1. Learning Rate Finder

  • 아주 작은 학습률에서 시작
  • 1개의 mini-batch 돌려서 loss 계산
  • 학습률 일정 비율로 증가 (ex.매번 *2)
  • 위 과정을 계속 반복
    • loss가 나아지지 않고 더 나빠질 때 까지!
      1. What are two good rules of thumb for picking a learning rate from the learning rate finder?
    • minimum loss 달성된 부분에서 한 단계 줄이기
      • min / 10
    • loss가 확실히 줄어들기 시작하는 마지막 부분

2. Unfreezing and Transfer Learning

Transfer Learning

  • 기존의 final linear layer를 제거
  • 현재 상황에 맞는 output으로 맞춘 layer 추가

    → 전체 가중치를 조정하는 것이 아님!

💡 마지막 layer의 random weights를 ‘사전 학습 모델의 가중치’를 손상시키지 않으면서 어떻게 학습 시킬 것인가?!

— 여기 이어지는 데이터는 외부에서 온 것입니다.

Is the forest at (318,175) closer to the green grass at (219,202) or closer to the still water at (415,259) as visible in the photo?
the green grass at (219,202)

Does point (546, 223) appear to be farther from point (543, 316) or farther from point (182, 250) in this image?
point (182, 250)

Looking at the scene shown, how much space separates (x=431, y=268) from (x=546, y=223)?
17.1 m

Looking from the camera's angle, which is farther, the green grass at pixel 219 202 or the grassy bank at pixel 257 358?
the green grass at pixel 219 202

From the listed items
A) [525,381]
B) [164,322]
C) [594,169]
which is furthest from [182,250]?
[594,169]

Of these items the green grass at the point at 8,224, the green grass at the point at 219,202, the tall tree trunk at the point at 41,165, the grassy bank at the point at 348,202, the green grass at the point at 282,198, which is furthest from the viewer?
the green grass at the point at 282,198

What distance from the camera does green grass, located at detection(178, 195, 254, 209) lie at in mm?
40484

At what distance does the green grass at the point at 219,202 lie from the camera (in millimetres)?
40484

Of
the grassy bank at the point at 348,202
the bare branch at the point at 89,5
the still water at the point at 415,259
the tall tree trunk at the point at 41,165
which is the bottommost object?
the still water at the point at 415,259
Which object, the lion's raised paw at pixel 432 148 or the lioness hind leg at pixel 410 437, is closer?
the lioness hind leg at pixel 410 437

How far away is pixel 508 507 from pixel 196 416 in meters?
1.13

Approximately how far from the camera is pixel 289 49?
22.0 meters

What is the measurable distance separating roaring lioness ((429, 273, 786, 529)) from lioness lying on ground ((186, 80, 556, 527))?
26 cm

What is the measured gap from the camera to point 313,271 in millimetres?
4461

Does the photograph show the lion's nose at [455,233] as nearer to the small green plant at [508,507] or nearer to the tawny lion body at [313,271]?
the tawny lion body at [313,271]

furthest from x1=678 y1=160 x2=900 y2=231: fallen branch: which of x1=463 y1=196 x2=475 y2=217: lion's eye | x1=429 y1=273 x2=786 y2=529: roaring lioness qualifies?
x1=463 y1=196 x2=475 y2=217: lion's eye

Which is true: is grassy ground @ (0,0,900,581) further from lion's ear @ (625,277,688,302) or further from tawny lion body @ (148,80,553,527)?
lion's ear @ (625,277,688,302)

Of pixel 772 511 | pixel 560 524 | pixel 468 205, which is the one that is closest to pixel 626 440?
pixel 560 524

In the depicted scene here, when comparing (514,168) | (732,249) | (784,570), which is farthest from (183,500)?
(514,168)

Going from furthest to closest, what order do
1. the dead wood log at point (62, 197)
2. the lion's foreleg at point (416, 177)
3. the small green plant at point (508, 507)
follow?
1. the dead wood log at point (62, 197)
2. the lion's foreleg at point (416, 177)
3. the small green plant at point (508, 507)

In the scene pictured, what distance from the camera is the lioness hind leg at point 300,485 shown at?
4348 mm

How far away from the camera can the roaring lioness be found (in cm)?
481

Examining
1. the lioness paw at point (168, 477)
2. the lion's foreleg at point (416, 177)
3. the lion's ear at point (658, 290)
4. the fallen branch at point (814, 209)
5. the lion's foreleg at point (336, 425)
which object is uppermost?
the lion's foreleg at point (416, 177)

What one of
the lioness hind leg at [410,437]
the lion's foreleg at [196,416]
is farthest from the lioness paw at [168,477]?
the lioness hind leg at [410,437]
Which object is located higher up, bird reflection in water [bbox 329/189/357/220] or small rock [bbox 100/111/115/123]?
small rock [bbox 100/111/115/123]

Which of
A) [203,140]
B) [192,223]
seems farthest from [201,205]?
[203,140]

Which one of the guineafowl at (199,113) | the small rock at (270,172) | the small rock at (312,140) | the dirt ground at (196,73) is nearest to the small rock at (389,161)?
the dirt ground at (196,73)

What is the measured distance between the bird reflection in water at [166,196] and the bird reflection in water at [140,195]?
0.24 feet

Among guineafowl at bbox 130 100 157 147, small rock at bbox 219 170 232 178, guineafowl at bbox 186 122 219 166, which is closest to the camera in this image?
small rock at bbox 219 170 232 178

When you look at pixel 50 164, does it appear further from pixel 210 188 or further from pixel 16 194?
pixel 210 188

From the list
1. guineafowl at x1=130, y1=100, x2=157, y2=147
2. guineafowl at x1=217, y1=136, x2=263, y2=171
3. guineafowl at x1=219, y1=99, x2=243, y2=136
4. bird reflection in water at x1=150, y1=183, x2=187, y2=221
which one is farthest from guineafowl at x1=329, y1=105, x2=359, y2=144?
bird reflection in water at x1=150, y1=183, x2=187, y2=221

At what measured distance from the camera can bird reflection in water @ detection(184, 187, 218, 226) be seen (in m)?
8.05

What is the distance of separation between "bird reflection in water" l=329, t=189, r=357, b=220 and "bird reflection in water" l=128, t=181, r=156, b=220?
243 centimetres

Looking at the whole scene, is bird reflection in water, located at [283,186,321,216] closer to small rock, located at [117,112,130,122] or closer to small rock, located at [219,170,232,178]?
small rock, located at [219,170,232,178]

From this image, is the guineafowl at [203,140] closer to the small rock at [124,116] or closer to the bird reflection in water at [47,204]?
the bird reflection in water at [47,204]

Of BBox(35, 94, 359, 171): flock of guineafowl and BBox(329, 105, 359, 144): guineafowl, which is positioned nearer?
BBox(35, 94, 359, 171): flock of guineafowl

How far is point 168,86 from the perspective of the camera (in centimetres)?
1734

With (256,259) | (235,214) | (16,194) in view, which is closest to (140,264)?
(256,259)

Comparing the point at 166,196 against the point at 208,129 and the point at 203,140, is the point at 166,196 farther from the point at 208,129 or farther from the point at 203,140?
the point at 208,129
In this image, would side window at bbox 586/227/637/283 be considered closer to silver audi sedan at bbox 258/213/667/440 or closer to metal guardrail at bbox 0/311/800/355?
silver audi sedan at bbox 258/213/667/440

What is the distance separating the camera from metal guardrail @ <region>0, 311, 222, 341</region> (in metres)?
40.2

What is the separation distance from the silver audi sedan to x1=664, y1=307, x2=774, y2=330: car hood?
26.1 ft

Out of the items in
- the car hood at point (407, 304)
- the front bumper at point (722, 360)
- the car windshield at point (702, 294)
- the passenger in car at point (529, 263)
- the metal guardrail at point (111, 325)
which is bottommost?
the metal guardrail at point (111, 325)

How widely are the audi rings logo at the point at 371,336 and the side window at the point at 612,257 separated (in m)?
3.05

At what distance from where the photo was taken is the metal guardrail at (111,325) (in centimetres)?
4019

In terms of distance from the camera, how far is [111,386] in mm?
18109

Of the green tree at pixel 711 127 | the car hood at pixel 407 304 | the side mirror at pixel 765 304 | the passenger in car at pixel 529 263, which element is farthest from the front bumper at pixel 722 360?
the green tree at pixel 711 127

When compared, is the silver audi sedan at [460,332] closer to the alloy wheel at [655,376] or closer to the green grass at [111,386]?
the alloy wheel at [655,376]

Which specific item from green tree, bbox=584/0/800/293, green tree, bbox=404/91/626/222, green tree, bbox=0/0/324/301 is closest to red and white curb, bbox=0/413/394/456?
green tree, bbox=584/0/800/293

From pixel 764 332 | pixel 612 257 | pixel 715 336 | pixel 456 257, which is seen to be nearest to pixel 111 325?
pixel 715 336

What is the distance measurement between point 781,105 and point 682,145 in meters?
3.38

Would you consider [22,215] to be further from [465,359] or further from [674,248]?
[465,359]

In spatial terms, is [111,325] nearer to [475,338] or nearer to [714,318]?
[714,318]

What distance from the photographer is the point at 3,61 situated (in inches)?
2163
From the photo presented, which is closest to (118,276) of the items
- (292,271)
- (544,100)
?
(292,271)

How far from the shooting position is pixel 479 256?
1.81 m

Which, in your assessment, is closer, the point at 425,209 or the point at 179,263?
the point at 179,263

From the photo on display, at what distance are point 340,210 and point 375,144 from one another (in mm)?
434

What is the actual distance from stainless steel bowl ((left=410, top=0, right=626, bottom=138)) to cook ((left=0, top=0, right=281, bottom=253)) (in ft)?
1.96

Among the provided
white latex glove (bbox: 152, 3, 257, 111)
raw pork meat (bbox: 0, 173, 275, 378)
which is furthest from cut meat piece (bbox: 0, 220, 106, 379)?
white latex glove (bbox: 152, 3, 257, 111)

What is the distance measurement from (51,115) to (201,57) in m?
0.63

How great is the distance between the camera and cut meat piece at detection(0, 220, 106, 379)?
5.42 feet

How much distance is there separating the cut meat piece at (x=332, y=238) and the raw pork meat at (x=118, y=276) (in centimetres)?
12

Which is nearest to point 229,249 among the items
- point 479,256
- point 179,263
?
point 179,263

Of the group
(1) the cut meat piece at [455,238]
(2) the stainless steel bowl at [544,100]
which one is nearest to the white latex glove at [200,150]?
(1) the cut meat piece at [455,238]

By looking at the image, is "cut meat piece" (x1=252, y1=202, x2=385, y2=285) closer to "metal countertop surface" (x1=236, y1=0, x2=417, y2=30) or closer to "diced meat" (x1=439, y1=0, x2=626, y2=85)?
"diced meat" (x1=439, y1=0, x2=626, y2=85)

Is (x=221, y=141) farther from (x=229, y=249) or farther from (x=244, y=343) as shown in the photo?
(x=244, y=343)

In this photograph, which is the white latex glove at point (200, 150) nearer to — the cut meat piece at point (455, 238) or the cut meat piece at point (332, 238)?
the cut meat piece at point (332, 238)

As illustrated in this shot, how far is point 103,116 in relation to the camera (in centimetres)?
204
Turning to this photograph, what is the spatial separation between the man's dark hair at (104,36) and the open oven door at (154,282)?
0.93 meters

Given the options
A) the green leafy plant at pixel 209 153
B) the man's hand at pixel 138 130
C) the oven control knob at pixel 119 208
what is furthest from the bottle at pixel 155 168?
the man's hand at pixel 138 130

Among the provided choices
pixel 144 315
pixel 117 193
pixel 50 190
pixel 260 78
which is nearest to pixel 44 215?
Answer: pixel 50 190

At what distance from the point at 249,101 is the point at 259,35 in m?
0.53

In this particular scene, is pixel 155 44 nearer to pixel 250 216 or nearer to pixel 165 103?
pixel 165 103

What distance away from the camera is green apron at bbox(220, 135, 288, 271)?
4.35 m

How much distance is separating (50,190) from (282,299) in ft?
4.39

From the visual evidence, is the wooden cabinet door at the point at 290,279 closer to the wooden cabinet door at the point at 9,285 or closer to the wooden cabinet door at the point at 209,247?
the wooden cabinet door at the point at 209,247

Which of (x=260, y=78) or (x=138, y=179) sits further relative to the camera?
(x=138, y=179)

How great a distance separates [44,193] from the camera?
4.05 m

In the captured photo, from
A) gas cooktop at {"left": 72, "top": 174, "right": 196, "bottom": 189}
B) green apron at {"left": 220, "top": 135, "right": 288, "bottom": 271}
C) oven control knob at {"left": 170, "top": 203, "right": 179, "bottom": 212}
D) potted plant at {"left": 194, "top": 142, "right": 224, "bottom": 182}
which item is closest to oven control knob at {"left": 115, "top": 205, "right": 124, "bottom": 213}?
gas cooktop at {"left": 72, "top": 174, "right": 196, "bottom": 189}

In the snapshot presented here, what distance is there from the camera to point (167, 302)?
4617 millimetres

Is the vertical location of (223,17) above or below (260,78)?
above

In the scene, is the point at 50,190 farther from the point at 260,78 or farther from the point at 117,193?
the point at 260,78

  • optimzer 를 조정해 마지막 layer만 가중치 조정하도록 설정 가능 (나머지 부분은 고정)
    • freezing pretrained layers
  1. What two steps does the fine_tune method do? (freeze, unfreeze)
    • 모든 다른 layers들을 freezing한 채로 마지막 layer만 1 epoch 학습을 수행
    • 모든 layer를 unfreeze하고 (n) epoch만큼 학습시킴
  2. In Jupyter Notebook, how do you get the source code for a method or function? → method??

3. Discriminative Learning Rate

  • pretrained weights have been trained for hundreds of epochs, on millions of images
    • let the layer layers fine-tune more quickly than earlier layers
  • nn의 초기 layer는 낮은 학습률로, 나중의 layer는 높은 학습률로

💡 loss의 변화도 중요하지만 (learn.recorder.plot_loss) 가장 중요한건 metrics! not loss…

  1. What are discriminative learning rates?
    • lower layer, higher layer different learning rate
  2. How is a Python slice object interpreted when passed as a learning rate to fastai?
    • first : the earliest layers
    • second : the final layer
      • in the middle → multiplicatively equidistant throughout the range

4. Selecting the Number of Epochs

  • 처음에는 기다릴 수 있는 적당한 시간의 epoch를 골라서 수행한다
    • In practice, 항상 중요한건 metrics!!!
      • loss가 나빠지는거에 너무 신경쓰지 말기
    • 초반에는 과적합으로 loss 나빠질 수 있음
      • 후반에 데이터를 잘못 기억해서 발생하는 loss 저하만 신경쓰면 됨
  1. Why is early stopping a poor choice when using 1cycle training? → (x)
    • learning rate이 더 낮게 되기 까지 충분한 시간이 되기 전에 종료되버릴 위험
    • 모델을 향상시킬 수 있는 데 종료되어 버림

해결

Retrain
  • 다시 바닥부터 모델을 재훈련한다
    • 직전의 최고 성능을 보여주었을 때를 기준으로 epoch를 선택한다

5. Deeper Architectures

장단점 비교

  • 더 큰(깊은) 모델 → 더 나은 학습 손실 제공
    • 과적합의 위험성도 커짐 (파라미터가 많아서)
    • more layers and parameters = larger model = the capacity of model
  • 더 큰(깊은) 모델 → 데이터의 숨겨진 관계도 잘 찾음
    • 개별 이미지의 특수한 부분도 잘 기억함

깊은 학습 → GPU 메모리 많이 잡아먹음 → 뻗을수도…

해결

mixed-precision training
  • less-precise number (half-precision floating point : fp16) 사용

fastai - Mixed precision training

  1. What is the difference between resnet50 and resnet101?
    • how deep nn is (num of layers)
  2. What does to_fp16 do?
    • float point drop
    • 텐서의 정보량 줄여서 연산 속도 빠르게

💡 큰 모델이 항상 더 좋은건 아니다! (특정 부분에서는 더욱) 작은 모델에서 시작해서 Scaling-up 해가기


Further Research - Why?

That’s because the gradient of cross-entropy loss is proportional to the difference between the activation and the target, so SGD always gets a nicely scaled step for the weights.

An interesting feature about cross-entropy loss appears when we consider its gradient. The gradient of cross_entropy(a,b) is softmax(a)-b. Since softmax(a) is the final activation of the model, that means that the gradient is proportional to the difference between the prediction and the target. This is the same as mean squared error in regression (assuming there’s no final activation function such as that added by y_range), since the gradient of (a-b)*2 is 2(a-b). Because the gradient is linear, we won’t see sudden jumps or exponential increases in gradients, which should lead to smoother training of models.